23.10 Ablation of Cystathionine-Gamma-Lyase Promotes Colitis-Associated Carcinogenesis

K. Thanki1, M. Nicholls1, M. Maskey1, C. Phillips1, P. Johnson1, J. R. Zatarain1, K. Modis1, S. Qiu3, I. V. Pinchuk2, M. R. Hellmich1, C. Chao1  1University Of Texas Medical Branch,Surgery,Galveston, TX, USA 2University Of Texas Medical Branch,Internal Medicine,Galveston, TX, USA 3University Of Texas Medical Branch,Pathology,Galveston, TX, USA

Introduction: Hydrogen sulfide (H2S) is an important gasotransmitter that is anti-inflammatory at physiological levels. H2S is produced, in large part, by two enzymes in the reverse transsulfuration pathway: cystathionine-γ-lyase (CSE) and cystathionine-β-synthase (CBS). In mouse models of acute colitis, the activities of CSE and CBS are upregulated. Pharmacological inhibition or gene knockout (KO) of CSE worsens inflammation and delays tissue repair.  However the role of CSE in chronic inflammatory conditions, such as ulcerative colitis (UC) and UC-associated carcinogenesis (UCAC) is unknown.

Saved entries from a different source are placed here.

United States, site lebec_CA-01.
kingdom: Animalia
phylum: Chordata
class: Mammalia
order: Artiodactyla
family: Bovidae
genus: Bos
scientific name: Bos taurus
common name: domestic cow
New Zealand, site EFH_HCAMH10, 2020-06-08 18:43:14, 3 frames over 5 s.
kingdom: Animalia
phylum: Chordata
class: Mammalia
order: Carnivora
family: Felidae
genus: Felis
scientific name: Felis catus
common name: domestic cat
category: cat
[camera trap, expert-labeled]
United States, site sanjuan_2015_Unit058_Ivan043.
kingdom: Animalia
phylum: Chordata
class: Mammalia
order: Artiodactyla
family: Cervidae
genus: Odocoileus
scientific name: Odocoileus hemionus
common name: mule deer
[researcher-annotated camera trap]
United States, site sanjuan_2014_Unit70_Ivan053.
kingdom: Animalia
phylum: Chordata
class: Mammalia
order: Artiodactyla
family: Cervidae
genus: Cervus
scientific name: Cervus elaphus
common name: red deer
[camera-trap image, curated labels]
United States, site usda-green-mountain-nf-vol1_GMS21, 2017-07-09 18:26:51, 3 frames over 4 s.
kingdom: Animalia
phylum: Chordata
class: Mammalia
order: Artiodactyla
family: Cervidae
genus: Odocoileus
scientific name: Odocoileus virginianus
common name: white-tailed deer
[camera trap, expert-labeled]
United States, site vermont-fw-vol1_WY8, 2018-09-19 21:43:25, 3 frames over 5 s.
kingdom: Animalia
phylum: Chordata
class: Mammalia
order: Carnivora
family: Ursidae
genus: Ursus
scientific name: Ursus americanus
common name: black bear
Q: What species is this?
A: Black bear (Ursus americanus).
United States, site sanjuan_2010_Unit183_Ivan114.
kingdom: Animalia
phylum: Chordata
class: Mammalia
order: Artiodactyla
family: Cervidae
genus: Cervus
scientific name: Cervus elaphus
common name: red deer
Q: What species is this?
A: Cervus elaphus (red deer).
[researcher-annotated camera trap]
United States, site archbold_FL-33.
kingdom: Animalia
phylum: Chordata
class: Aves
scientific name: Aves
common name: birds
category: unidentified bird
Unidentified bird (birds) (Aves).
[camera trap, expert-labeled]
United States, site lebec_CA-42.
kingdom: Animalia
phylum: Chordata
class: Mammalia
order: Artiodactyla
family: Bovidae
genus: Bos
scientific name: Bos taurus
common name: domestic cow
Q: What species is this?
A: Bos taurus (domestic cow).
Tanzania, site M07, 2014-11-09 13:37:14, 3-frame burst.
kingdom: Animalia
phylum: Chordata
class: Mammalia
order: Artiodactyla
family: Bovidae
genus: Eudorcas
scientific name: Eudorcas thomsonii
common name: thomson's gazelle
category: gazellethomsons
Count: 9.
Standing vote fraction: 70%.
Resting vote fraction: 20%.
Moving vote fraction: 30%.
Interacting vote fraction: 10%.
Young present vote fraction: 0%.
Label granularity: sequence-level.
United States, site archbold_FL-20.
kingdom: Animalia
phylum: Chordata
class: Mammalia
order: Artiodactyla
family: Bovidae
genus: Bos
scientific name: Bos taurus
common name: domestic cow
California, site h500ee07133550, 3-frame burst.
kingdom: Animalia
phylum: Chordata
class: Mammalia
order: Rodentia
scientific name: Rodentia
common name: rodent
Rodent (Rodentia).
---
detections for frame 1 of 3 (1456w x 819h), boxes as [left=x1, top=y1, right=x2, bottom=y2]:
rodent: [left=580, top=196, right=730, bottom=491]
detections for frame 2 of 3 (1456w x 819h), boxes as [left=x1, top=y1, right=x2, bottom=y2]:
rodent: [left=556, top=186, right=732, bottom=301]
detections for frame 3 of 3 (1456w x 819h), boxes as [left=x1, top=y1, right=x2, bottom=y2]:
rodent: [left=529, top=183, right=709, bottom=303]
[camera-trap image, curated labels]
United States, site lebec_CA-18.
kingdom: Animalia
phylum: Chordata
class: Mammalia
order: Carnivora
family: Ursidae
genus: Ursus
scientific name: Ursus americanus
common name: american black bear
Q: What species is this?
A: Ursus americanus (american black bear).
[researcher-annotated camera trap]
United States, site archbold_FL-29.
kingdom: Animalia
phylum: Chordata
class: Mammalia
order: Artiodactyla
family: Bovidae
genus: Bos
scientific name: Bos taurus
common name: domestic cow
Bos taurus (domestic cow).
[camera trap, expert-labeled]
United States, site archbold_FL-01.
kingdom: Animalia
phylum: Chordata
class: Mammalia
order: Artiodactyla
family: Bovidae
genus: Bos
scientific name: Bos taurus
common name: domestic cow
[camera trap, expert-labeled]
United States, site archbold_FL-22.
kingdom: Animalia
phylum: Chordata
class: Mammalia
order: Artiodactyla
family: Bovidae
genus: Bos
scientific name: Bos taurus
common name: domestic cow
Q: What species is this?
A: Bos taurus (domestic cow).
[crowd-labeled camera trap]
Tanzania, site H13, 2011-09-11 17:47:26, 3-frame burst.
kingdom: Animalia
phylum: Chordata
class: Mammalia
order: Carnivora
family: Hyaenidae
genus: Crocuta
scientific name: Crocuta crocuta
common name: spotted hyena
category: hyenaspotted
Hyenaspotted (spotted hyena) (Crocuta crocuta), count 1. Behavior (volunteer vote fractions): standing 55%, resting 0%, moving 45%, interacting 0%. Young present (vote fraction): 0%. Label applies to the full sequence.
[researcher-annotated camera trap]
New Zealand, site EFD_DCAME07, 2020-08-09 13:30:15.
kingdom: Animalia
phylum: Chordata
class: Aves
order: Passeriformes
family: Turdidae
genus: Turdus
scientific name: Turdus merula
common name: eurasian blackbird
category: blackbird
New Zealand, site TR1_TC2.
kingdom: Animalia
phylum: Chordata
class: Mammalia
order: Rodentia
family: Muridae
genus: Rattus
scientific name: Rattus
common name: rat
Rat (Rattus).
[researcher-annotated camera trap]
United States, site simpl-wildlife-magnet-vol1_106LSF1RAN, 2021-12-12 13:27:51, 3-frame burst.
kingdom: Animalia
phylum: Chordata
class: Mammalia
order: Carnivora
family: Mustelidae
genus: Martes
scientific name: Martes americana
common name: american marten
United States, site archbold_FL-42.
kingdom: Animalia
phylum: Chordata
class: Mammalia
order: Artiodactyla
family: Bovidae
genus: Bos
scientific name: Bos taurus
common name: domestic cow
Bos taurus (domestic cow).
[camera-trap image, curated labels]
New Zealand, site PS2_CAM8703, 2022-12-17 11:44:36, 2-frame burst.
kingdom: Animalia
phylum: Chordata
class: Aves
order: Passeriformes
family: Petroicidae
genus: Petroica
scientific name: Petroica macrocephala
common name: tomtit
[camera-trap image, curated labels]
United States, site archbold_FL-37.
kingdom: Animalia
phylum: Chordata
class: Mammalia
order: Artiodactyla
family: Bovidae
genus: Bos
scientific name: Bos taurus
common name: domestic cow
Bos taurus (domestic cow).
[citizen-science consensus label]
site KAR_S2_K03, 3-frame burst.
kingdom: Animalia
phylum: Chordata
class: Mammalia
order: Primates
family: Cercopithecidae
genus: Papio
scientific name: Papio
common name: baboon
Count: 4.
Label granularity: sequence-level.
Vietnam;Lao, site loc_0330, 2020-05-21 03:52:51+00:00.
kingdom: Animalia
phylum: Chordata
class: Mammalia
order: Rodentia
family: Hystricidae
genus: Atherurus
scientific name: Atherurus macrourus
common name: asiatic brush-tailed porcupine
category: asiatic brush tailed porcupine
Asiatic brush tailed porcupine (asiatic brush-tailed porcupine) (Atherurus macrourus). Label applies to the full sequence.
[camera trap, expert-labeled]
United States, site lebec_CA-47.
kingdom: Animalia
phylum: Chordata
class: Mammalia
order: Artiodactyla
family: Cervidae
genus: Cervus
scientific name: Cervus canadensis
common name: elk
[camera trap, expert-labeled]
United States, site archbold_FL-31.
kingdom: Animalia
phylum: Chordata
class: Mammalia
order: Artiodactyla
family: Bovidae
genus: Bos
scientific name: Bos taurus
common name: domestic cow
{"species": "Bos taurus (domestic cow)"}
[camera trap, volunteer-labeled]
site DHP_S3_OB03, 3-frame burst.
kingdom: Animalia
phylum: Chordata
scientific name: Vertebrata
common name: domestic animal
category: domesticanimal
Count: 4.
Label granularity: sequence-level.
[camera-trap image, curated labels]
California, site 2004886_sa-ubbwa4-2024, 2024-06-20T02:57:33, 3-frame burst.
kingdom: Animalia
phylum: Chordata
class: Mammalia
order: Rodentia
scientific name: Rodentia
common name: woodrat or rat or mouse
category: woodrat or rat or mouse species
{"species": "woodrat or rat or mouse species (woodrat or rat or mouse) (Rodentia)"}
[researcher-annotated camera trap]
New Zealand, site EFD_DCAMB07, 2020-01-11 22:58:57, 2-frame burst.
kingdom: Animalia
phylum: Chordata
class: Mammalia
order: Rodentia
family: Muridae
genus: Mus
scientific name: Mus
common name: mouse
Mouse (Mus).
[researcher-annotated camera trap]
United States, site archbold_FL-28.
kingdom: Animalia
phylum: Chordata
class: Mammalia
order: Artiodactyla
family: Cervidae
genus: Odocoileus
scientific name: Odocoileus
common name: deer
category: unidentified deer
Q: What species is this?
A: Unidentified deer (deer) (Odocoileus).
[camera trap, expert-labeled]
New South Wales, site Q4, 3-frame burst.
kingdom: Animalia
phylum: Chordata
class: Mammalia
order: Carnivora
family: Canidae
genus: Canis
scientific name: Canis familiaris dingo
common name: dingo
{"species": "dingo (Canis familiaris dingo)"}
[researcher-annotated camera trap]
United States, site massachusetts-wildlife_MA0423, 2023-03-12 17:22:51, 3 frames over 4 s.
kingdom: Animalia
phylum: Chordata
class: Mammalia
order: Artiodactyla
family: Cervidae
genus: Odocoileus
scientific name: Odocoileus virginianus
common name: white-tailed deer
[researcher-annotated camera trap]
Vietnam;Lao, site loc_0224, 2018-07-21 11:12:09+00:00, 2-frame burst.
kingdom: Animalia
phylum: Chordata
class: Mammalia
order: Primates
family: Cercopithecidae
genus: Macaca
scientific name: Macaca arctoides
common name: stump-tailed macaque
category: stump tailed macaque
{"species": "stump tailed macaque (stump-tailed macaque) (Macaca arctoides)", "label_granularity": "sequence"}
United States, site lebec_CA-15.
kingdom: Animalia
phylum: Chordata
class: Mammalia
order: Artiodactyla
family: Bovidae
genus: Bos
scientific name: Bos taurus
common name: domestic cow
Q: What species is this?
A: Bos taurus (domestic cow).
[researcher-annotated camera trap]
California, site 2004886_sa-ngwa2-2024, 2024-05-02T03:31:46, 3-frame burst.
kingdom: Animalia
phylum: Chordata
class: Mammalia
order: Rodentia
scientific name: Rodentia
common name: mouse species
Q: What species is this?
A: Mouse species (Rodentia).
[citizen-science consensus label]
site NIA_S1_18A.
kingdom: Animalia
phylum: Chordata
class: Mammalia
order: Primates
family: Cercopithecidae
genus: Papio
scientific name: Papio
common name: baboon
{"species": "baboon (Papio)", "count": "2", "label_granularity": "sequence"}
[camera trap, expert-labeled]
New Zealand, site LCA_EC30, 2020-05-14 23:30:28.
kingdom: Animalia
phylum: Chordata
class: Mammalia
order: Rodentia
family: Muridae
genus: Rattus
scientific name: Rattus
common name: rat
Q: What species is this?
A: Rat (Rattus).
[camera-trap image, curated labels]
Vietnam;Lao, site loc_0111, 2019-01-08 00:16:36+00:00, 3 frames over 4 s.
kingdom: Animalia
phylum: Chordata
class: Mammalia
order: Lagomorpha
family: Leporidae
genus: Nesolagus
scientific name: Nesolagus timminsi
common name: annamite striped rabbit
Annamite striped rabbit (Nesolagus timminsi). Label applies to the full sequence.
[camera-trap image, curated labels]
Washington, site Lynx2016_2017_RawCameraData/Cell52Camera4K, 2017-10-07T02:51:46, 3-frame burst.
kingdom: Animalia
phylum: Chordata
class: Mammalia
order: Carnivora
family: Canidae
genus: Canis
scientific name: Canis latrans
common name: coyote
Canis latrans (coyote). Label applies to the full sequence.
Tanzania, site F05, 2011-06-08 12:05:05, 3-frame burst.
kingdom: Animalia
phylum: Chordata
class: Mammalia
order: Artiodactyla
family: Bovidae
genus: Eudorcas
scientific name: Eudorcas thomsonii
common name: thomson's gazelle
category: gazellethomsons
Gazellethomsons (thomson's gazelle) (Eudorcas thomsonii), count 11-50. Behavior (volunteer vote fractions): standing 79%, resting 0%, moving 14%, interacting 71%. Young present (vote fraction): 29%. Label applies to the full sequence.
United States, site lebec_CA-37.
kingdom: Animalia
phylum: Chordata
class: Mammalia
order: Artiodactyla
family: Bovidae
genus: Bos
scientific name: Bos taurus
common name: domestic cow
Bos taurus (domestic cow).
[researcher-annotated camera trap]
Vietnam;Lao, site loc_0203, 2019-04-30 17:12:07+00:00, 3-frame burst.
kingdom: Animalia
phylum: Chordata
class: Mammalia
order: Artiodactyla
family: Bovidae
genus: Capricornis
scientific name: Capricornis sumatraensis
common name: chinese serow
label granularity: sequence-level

Methods: C57BL/6 CSE knockout (CSE KO) mice and wild-type (WT) controls (N = 148) were given a single injection of the mutagen azoxymethane (AOM) and then randomized to receive either 1, 2 or 3 cycles of the colitis-inducer dextran sodium sulfate (DSS). Each cycle of colitis was induced by administration of 2% DSS in drinking water for a period of seven days followed by 14 days of regular drinking water. Tissues (colon, liver, and lymph nodes) were harvested at 21, 42, 63 and 80 days post AOM injection. Total tumor burden and inflammation were quantified by gross and histological examination using an established scoring system measuring inflammatory infiltrate, mucosal structure (crypt height, epithelial cell loss) and ulceration. CSE mRNA and protein levels from human normal mucosal and UC specimens were determined using qPCR and western blotting, respectively.

Results: Colonic mucosa from UC patients (n=10) exhibited a 2.9-fold decrease in CSE mRNA (qPCR, p<0.05) and protein expression when compared to normal mucosa (n=8). CSE KO mice demonstrate comparable inflammation to WT mice in response to repeated DSS treatment. KO mice demonstrate accelerated UCAC and disease progression as reflected by increased number and area of tumors (i.e., tumor burden) at 21 days (Fig 1A,B). At all other later time points, there were no significant differences in tumor burden. The AOM treatment alone did not cause carcinogenesis in either WT or CSE KO mice.

Conclusion: Our data shows that the colon mucosa from UC patients expresses significantly less CSE, an important producer of H2S. In a mouse model of UCAC, we show that absence of CSE does not protect colon mucosa from inflammation but does accelerate the time to colitis-associated tumor formation, and increases total tumor burden. Theses data suggest that CSE does not impact the inflammatory response but is important in normal mucosal restitution after injury, protecting the colon from UCAC.